History of the Galapagos Islands
The Galápagos Islands, also known as the Islas Encantadas, lie approximately 1000 km (600 mi) west of Ecuador, straddling the equator. The archipelago consists of 13 major islands, 6 small islands, and scores of islets and rocks, with a total land area of 7882 sq km. As suggested in the drawing, the islands are of volcanic origin. In fact, the westernmost major island, Fernandina, and the largest island, Isabela, are sites of frequent eruptive activity.
The major islands are shield volcanoes, immense piles of basaltic lava flows built up off the sea floor. Shield volcanoes ideally have a very broad, gently convex upwards profile, such as a Viking's shield laid flat on the ground might exhibit. Santa Cruz island, in the background, shows the classic shield volcano profile. The island of Fernandina shows a variation on this profile, where the volcano, historically the most active, has built up a somewhat steeper-sided pile in the middle of the otherwise low-profile island. The cactus in the foreground belongs to the genus Brachycereus; this cactus is one of the early colonizers of new lava terranes. Sometimes the cactus is engulfed by later flows, as shown by molds of Brachycereus preserved in some flows.
Many of the giant shield volcanoes feature an impressive caldera at their summits. The largest is the caldera of Volcán Sierra Negra.

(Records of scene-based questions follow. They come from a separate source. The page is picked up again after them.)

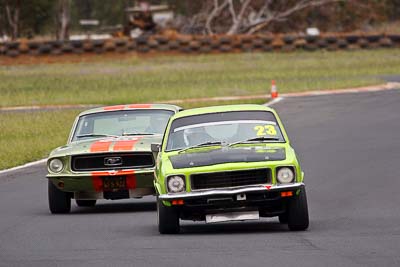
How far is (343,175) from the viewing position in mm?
17984

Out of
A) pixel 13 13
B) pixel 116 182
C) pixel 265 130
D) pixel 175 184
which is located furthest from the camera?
pixel 13 13

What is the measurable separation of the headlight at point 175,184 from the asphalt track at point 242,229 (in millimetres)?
453

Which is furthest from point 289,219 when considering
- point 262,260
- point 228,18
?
point 228,18

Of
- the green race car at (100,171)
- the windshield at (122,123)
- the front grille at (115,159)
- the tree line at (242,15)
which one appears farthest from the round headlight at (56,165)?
the tree line at (242,15)

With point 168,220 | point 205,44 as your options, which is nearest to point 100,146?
point 168,220

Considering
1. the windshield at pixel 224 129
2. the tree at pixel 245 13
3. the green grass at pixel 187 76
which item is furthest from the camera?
the tree at pixel 245 13

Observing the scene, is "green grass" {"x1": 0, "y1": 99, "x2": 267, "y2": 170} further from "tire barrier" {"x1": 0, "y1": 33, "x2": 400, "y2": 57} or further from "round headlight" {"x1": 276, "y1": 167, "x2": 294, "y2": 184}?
"tire barrier" {"x1": 0, "y1": 33, "x2": 400, "y2": 57}

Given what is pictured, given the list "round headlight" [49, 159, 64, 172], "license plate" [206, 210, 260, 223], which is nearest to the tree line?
"round headlight" [49, 159, 64, 172]

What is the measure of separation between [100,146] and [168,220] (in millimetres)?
3368

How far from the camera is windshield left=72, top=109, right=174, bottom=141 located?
1585 cm

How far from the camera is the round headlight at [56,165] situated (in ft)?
48.2

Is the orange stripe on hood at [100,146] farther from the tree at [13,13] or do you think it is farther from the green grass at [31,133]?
the tree at [13,13]

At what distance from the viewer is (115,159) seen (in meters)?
14.7

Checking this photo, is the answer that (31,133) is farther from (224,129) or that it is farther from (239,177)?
(239,177)
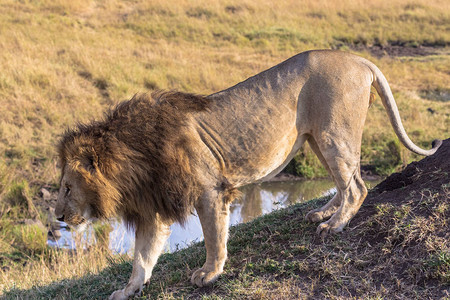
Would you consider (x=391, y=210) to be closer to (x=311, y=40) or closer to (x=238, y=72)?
(x=238, y=72)

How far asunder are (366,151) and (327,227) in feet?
22.3

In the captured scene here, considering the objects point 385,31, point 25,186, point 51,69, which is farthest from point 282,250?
point 385,31

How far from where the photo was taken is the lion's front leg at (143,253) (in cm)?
421

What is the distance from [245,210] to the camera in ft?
28.5

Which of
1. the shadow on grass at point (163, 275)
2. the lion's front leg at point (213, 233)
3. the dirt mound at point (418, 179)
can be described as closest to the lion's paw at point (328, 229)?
the shadow on grass at point (163, 275)

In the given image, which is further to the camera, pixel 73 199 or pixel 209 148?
pixel 209 148

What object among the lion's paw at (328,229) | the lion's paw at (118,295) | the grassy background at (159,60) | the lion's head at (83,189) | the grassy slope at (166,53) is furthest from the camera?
the grassy slope at (166,53)

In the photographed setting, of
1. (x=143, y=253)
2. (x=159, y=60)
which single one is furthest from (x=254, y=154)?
(x=159, y=60)

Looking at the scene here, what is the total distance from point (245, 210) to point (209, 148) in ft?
15.3

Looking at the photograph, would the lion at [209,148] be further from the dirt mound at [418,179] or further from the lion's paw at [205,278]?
the dirt mound at [418,179]

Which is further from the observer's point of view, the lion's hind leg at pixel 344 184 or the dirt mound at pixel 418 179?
the dirt mound at pixel 418 179

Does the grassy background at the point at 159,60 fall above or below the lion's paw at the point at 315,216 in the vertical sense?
below

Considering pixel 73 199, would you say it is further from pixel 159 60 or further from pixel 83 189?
pixel 159 60

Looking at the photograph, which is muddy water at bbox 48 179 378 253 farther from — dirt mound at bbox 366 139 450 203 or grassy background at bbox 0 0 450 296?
dirt mound at bbox 366 139 450 203
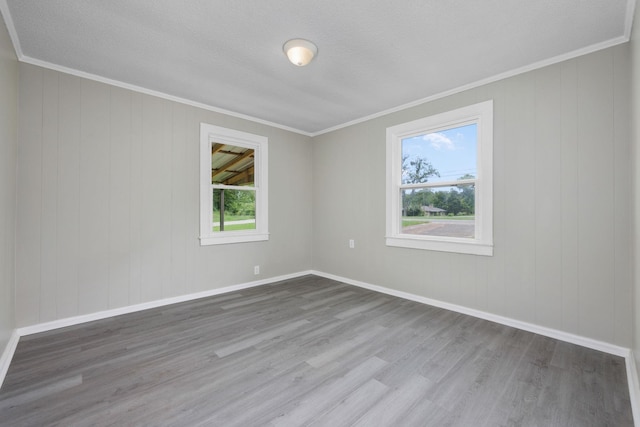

This immense oval depression is about 10 km long, and floored with lava flows. Calderas differ from ordinary volcanic craters in that they are not merely the vent through which volcanic products issue. Calderas result from collapse of the surface of the volcano caused by the withdrawal of vertical support when large scale eruptions take place.
Not all eruptions take place from summit vents. Flank eruptions may occur, especially in larger volcanoes where the pressure needed to raise the magma to the summit may exceed that needed to cause it to burst through lower on the flank of the pile. The main volcanic pile of Fernandina is dotted with little parasitic cones showing where flank eruptions have occurred.
These shield volcanoes are produced at thermal features known to geologists as "hot spots". Hot spots are areas on the earth's surface characterized by unusually high heat flow, commonly manifested in volcanic activity. The hot spots are believed to overlie mantle plumes, slowly rising columns, perhaps 150 km in diameter, of hot, viscous mantle material. The rising mantle plumes spread out radially beneath the tectonic plates, heating the overlying lithosphere. Volcanoes may form on the surface of the overlying lithospheric plate, only to be carried away from the heat source by plate movement. For an in-depth discussion of the concept of hot spots and mantle plumes, see Morgan (1972).
The Hawaiian Islands are the classic example of a linear string of shield volcanoes formed at a hot spot over a mantle plume; the young, active volcanoes are at the southeast end of the Hawaiian volcanic chain, with inactive and increasingly older and more eroded volcanoes strung out to the northwest from the hot spot. Similarly, the Galápagos Islands are shield volcanoes formed over a hot spot, with the youngest and most active volcanoes at the west end of the chain. Plate movement is to the east-southeast, on a bearing of 102 degrees (Hey, et al., 1977). Volcanic activity in the Galápagos generally diminishes eastward from Isabela; however activity has been more widespread and less linear than in the case of the Hawaiian Islands hot spot chain. Eruptions have occurred in historic times on Santiago, Marchena, Pinta and Santa María. Although parts of the Santa Cruz shield are more than a million years old, it is still considered an active volcano. Even San Cristóbal, at two and a half million years old and the easternmost of the major islands, is considered still active. But Española, the southeasternmost island is extinct and eroded.
When a volcano becomes extinct, the forces of erosion take over and the cone is eventually destroyed. At Punta Suárez, on Española, the wave-eroded cliffs reveal stacked lava flows that make up the internal structure of a shield volcano. The white color is due to the droppings of countless sea birds; Punta Suárez is a world class sea bird rookery, with waved albatrosses, swallow-tailed gulls, and thousands of blue-footed and masked boobies. Behind the cliffs the surface rises in the gentle slopes typical of a shield volcano.
Underwater to the east of the Galápagos archipelago lies the Carnegie Ridge, also a product of the Galápagos hot spot. This volcanic ridge is dotted with sea mounts, one of which has been dated at eight million years old. This sea mount shows evidence of having once been a volcanic island, now sunk to a depth of 1500 m as plate movement has carried it away from the uplifted area of the hot spot proper.
The Galápagos hot spot lies, at present, just south of the crest of the Cocos-Nazca spreading ridge, and there is good reason to believe that sea-floor spreading has had a significant effect on the formation of the archipelago. The complex relationship between the Galápagos hot spot and sea-floor spreading at the Cocos-Nazca ridge is described by Hey (1977) and Hey et al. (1977).